I learned about this algorithm the canonical way all good algorithm lore is imparted; one of my old coworkers wrote this comment in some code I was looking at once:

// Use Robert Floyd's algorithm to generate numSplits distinct integers
// between 0 and len(splitKeys), just because it's so cool!
chosen := make(map[int]struct{})
for j := len(splitKeys) - numSplits; j < len(splitKeys); j++ {
    t := fit.rng.Intn(j + 1)
    if _, alreadyChosen := chosen[t]; !alreadyChosen {
        // Insert T.
        chosen[t] = struct{}{}
    } else {
        // Insert J.
        chosen[j] = struct{}{}
    }
}

Unlike, say, Reservoir Sampling or something, this algorithm sort of resists an easy intuition to me. The branch makes it weird and makes a normal combinatorial, or visual argument tricky. In fact, I find even a casual intuition hard to grasp. Here are two possible ways to think about what makes it work.

First Perspective

Here's one way to think about it: each iteration of the algorithm goes from a uniformly distributed k-subset of [1..n] and an element of [1..n+1] to a uniformly distributed k+1-subset of [1..n+1]. If we can show that the map from those k-subsets and that sample is k+1-to-1, then we've shown that the resulting set is also uniformly distributed.

So, we need to show that each possible k+1-subset S of [1..n+1] has exactly k+1 inputs that map to it:

• sets containing n+1 come from the k-subset without n+1, and any of the elements of S, and
• sets not containing n+1 come from starting with one of its k-subsets and adding the missing element.

And that's it; the result is uniformly distributed.

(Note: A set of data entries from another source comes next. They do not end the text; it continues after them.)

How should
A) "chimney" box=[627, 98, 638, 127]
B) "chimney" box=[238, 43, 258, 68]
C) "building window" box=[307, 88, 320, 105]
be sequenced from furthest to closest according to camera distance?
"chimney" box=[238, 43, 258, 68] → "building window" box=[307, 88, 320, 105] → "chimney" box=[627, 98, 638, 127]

This is not so bad, I think it basically makes sense to me. But I also learned of another way of thinking about this algorithm while trying to write this post.

Second Perspective

This one comes from Paul, and it notes a connection between this algorithm and the Fisher-Yates shuffle for permuting an array uniformly at random. Specifically, the "upward" variation that looks like this:

def shuffle(a):
    for i in range(0, len(a)):
        j = random.randint(0, i)
        a[i], a[j] = a[j], a[i]

This builds up a permutation incrementally. After each step, we have a permutation on [0..i], then we augment that and turn it into a permutation on [0..i+1].

Imagine plucking off the last k elements of an array we just shuffled, then that's a uniformly random sample of k elements. The observation here is that Floyd's algorithm is just doing the last k swaps here, directly.

If you call the last k elements of the array the "tail," then for each element i in the tail originally, either we:

• swap i with j that's in the tail, in which case i will stay in the tail forever and be part of the sample, or
• swap it with j not in the tail, then j will live in the tail forever and be part of the sample.

These two cases correspond directly to the two branches of Floyd's algorithm and we wind up with the same sample following them both (up to some reordering).